■ 练习说明
请逐字引用下面所有行的文字，答案中不要包含图片。

■ 记录摘录
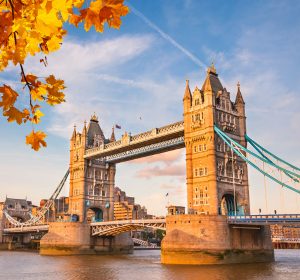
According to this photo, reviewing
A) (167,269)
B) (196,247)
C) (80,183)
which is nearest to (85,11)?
(167,269)

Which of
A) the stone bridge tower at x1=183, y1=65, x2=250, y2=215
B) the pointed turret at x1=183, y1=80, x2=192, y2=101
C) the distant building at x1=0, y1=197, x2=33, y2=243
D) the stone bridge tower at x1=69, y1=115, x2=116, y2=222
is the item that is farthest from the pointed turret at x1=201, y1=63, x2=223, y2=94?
the distant building at x1=0, y1=197, x2=33, y2=243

■ 任务答案
According to this photo, reviewing
A) (167,269)
B) (196,247)
C) (80,183)
which is nearest to (85,11)?
(167,269)

Which of
A) the stone bridge tower at x1=183, y1=65, x2=250, y2=215
B) the pointed turret at x1=183, y1=80, x2=192, y2=101
C) the distant building at x1=0, y1=197, x2=33, y2=243
D) the stone bridge tower at x1=69, y1=115, x2=116, y2=222
is the item that is farthest from the pointed turret at x1=201, y1=63, x2=223, y2=94?
the distant building at x1=0, y1=197, x2=33, y2=243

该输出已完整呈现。